╭─ GIVEN DATA
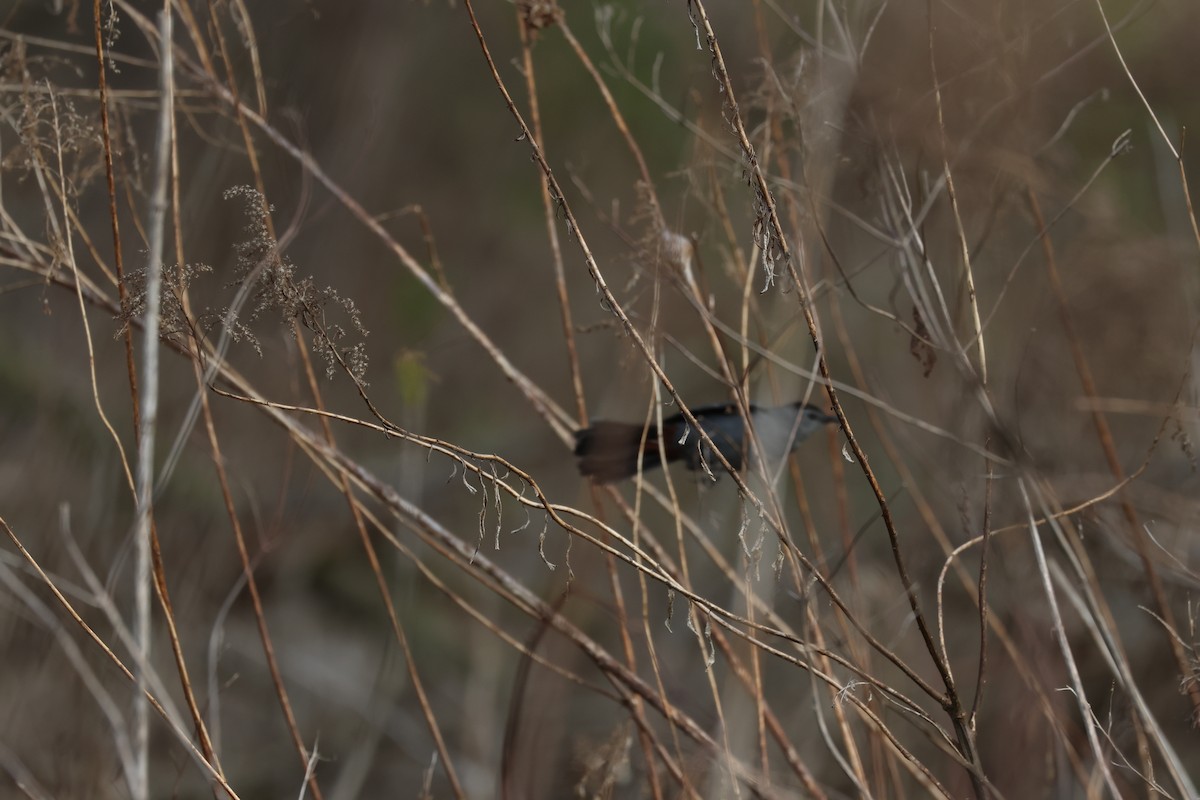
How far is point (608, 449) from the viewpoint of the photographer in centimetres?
177

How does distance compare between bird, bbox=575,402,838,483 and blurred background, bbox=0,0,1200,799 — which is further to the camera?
bird, bbox=575,402,838,483

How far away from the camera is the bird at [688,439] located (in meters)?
1.72

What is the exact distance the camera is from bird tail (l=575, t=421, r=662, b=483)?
1723 mm

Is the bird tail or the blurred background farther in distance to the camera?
the bird tail

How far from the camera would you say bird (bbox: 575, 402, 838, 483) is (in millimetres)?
1717

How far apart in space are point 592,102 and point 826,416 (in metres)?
3.36

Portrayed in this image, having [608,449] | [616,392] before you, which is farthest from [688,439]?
[616,392]

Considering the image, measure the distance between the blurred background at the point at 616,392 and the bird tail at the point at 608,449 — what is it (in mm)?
50

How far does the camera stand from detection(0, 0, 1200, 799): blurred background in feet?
4.16

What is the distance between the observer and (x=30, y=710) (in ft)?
9.34

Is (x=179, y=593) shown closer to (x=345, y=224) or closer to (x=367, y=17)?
(x=345, y=224)

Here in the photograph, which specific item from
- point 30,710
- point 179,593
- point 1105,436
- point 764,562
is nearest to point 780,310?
point 764,562

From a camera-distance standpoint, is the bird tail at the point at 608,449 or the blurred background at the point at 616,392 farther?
the bird tail at the point at 608,449

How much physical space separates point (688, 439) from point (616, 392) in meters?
0.93
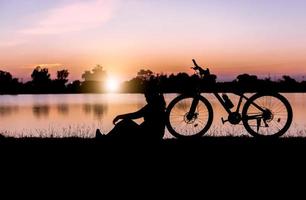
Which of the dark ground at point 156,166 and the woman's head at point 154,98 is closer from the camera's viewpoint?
the dark ground at point 156,166

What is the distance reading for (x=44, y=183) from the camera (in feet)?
21.0

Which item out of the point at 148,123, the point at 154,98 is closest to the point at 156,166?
the point at 148,123

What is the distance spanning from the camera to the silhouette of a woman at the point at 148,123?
716cm

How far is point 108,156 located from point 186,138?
9.14 feet

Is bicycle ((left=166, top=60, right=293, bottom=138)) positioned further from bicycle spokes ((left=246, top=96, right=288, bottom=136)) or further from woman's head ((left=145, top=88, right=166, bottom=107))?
woman's head ((left=145, top=88, right=166, bottom=107))

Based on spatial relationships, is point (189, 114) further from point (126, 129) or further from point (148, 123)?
point (126, 129)

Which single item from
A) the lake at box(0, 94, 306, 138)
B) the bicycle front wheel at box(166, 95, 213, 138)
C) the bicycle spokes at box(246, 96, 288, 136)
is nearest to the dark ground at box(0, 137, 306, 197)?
the bicycle front wheel at box(166, 95, 213, 138)

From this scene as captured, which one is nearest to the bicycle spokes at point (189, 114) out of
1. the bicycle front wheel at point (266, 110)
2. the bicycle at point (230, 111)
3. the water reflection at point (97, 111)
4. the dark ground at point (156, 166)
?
the bicycle at point (230, 111)

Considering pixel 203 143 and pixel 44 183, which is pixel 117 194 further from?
pixel 203 143

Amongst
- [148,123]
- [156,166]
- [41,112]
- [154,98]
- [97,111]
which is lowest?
[41,112]

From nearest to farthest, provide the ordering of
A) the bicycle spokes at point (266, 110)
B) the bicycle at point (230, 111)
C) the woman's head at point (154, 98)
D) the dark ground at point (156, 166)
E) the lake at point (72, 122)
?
the dark ground at point (156, 166) < the woman's head at point (154, 98) < the bicycle at point (230, 111) < the bicycle spokes at point (266, 110) < the lake at point (72, 122)

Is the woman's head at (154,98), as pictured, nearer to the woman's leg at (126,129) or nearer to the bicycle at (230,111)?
the woman's leg at (126,129)

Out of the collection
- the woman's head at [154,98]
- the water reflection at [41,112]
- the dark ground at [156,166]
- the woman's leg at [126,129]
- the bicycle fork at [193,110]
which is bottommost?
the water reflection at [41,112]

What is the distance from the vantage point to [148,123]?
7.27m
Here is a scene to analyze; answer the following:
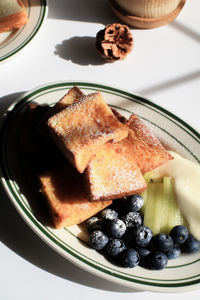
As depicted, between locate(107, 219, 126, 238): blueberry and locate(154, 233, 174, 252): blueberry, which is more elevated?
locate(107, 219, 126, 238): blueberry

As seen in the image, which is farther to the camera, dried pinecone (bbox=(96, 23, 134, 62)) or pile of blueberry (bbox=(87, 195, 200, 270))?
dried pinecone (bbox=(96, 23, 134, 62))

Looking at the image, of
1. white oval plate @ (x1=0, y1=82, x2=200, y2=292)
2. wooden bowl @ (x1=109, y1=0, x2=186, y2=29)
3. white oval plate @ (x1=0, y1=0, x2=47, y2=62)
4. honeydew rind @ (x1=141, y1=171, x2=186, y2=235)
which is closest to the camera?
white oval plate @ (x1=0, y1=82, x2=200, y2=292)

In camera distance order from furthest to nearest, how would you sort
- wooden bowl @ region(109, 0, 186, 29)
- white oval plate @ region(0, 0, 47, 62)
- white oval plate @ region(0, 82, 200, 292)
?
wooden bowl @ region(109, 0, 186, 29) → white oval plate @ region(0, 0, 47, 62) → white oval plate @ region(0, 82, 200, 292)

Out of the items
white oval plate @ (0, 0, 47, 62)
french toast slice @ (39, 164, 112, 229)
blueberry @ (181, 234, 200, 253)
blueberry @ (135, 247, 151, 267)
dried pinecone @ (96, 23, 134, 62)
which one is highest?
white oval plate @ (0, 0, 47, 62)

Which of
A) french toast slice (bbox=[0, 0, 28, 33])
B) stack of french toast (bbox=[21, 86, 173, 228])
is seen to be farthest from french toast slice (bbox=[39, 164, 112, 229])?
french toast slice (bbox=[0, 0, 28, 33])

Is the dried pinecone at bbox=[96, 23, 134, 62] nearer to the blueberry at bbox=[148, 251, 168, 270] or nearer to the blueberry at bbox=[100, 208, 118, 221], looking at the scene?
the blueberry at bbox=[100, 208, 118, 221]

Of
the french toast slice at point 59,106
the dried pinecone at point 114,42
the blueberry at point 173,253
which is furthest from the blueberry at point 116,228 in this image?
the dried pinecone at point 114,42

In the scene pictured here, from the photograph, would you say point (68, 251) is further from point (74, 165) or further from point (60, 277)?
point (74, 165)

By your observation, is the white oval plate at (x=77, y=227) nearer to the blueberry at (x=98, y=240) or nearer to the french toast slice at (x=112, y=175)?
the blueberry at (x=98, y=240)
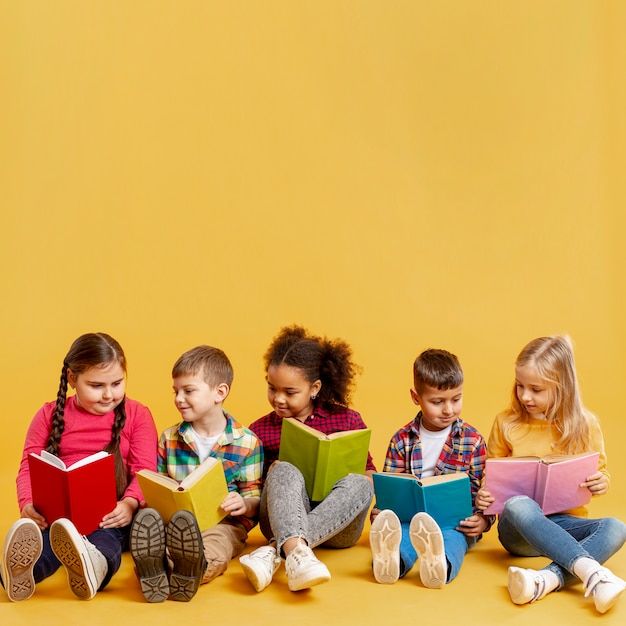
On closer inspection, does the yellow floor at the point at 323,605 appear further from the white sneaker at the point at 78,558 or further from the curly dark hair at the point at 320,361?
the curly dark hair at the point at 320,361

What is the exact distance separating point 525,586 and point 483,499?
Result: 0.55 metres

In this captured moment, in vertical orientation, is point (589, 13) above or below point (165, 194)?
╰─
Repeat each entry above word for word, leaving every picture out.

How far is point (608, 449) from the viewpoint of the photographer in centimetres?
177

How does distance compare between bird, bbox=575,402,838,483 and blurred background, bbox=0,0,1200,799 — which is further to the camera?
bird, bbox=575,402,838,483

How far away from the camera is the bird at [688,439] located (in meters)?
1.72

What is the exact distance the camera is from bird tail (l=575, t=421, r=662, b=483)?
1723 mm

Is the bird tail or the blurred background farther in distance to the camera?
the bird tail

How far from the camera would you say bird (bbox: 575, 402, 838, 483) is (in millimetres)?
1717

How far apart in space are point 592,102 and point 826,416 (in metres)?
3.36

Portrayed in this image, having [608,449] | [616,392] before you, which is farthest from [688,439]?
[616,392]

Considering the image, measure the distance between the blurred background at the point at 616,392 and the bird tail at the point at 608,449 — what is it (in mm)?
50

How far does the camera stand from detection(0, 0, 1200, 799): blurred background in feet?
4.16

What is the distance between the observer and (x=30, y=710) (in ft)?
9.34

Is (x=179, y=593) shown closer to (x=345, y=224) or closer to (x=367, y=17)?
(x=345, y=224)

Here in the photograph, which specific item from
- point 30,710
- point 179,593
- point 1105,436
- point 764,562
is nearest to point 780,310?
point 764,562

From a camera-distance standpoint, is the bird tail at the point at 608,449 or the blurred background at the point at 616,392 farther?
the bird tail at the point at 608,449

How much physical space separates point (688, 439) from point (616, 392) in meters?
0.93
Which of the dark ground at point 156,166 and the woman's head at point 154,98 is closer from the camera's viewpoint?
the dark ground at point 156,166

What is the distance reading for (x=44, y=183) from the camera (in feet)?
21.0

Which item out of the point at 148,123, the point at 154,98 is closest to the point at 156,166?
the point at 148,123

What is the distance spanning from the camera to the silhouette of a woman at the point at 148,123?
716cm

How far is point 108,156 located from point 186,138?
9.14 feet

Is bicycle ((left=166, top=60, right=293, bottom=138)) positioned further from bicycle spokes ((left=246, top=96, right=288, bottom=136)) or further from woman's head ((left=145, top=88, right=166, bottom=107))?
woman's head ((left=145, top=88, right=166, bottom=107))

Based on spatial relationships, is point (189, 114) further from point (126, 129) or further from point (148, 123)?
point (126, 129)

Which single item from
A) the lake at box(0, 94, 306, 138)
B) the bicycle front wheel at box(166, 95, 213, 138)
C) the bicycle spokes at box(246, 96, 288, 136)
is nearest to the dark ground at box(0, 137, 306, 197)?
the bicycle front wheel at box(166, 95, 213, 138)

From this scene as captured, which one is nearest to the bicycle spokes at point (189, 114) out of
1. the bicycle front wheel at point (266, 110)
2. the bicycle at point (230, 111)
3. the water reflection at point (97, 111)
4. the dark ground at point (156, 166)
?
the bicycle at point (230, 111)

Considering pixel 203 143 and pixel 44 183, which is pixel 117 194 further from?
pixel 203 143

Amongst
- [148,123]
- [156,166]
- [41,112]
- [154,98]
- [97,111]
which is lowest?
[41,112]

From nearest to farthest, provide the ordering of
A) the bicycle spokes at point (266, 110)
B) the bicycle at point (230, 111)
C) the woman's head at point (154, 98)
D) the dark ground at point (156, 166)
E) the lake at point (72, 122)
?
the dark ground at point (156, 166) < the woman's head at point (154, 98) < the bicycle at point (230, 111) < the bicycle spokes at point (266, 110) < the lake at point (72, 122)

Is the woman's head at (154,98), as pictured, nearer to the woman's leg at (126,129) or nearer to the bicycle at (230,111)?
the woman's leg at (126,129)

Out of the collection
- the woman's head at [154,98]
- the water reflection at [41,112]
- the dark ground at [156,166]
- the woman's leg at [126,129]
- the bicycle fork at [193,110]
which is bottommost?
the water reflection at [41,112]

What is the distance from the vantage point to [148,123]?
7.27m
Here is a scene to analyze; answer the following:
As depicted, between locate(107, 219, 126, 238): blueberry and locate(154, 233, 174, 252): blueberry, which is more elevated?
locate(107, 219, 126, 238): blueberry

As seen in the image, which is farther to the camera, dried pinecone (bbox=(96, 23, 134, 62)) or pile of blueberry (bbox=(87, 195, 200, 270))?
dried pinecone (bbox=(96, 23, 134, 62))

Looking at the image, of
1. white oval plate @ (x1=0, y1=82, x2=200, y2=292)
2. wooden bowl @ (x1=109, y1=0, x2=186, y2=29)
3. white oval plate @ (x1=0, y1=0, x2=47, y2=62)
4. honeydew rind @ (x1=141, y1=171, x2=186, y2=235)
which is closest to the camera?
white oval plate @ (x1=0, y1=82, x2=200, y2=292)

In camera distance order from furthest to nearest, how would you sort
- wooden bowl @ region(109, 0, 186, 29)
- white oval plate @ region(0, 0, 47, 62)
- white oval plate @ region(0, 82, 200, 292)
?
wooden bowl @ region(109, 0, 186, 29) → white oval plate @ region(0, 0, 47, 62) → white oval plate @ region(0, 82, 200, 292)

Out of the items
white oval plate @ (0, 0, 47, 62)
french toast slice @ (39, 164, 112, 229)
blueberry @ (181, 234, 200, 253)
blueberry @ (135, 247, 151, 267)
dried pinecone @ (96, 23, 134, 62)
which one is highest?
white oval plate @ (0, 0, 47, 62)

Which of
A) french toast slice (bbox=[0, 0, 28, 33])
B) stack of french toast (bbox=[21, 86, 173, 228])
is seen to be farthest from french toast slice (bbox=[39, 164, 112, 229])?
french toast slice (bbox=[0, 0, 28, 33])

Is the dried pinecone at bbox=[96, 23, 134, 62] nearer to the blueberry at bbox=[148, 251, 168, 270] or nearer to the blueberry at bbox=[100, 208, 118, 221], looking at the scene?
the blueberry at bbox=[100, 208, 118, 221]

Of
the french toast slice at point 59,106
the dried pinecone at point 114,42
the blueberry at point 173,253
which is furthest from the blueberry at point 116,228 in this image?
the dried pinecone at point 114,42

In the scene pictured here, from the photograph, would you say point (68, 251) is further from point (74, 165) or further from point (60, 277)?
point (74, 165)

By your observation, is the white oval plate at (x=77, y=227) nearer to the blueberry at (x=98, y=240) or nearer to the french toast slice at (x=112, y=175)?
the blueberry at (x=98, y=240)
On closer inspection, does the yellow floor at the point at 323,605 appear further from the white sneaker at the point at 78,558 or further from the curly dark hair at the point at 320,361?
the curly dark hair at the point at 320,361

What is the exact distance separating point 525,586 and point 483,499?
Result: 0.55 metres

In this captured moment, in vertical orientation, is point (589, 13) above or below point (165, 194)?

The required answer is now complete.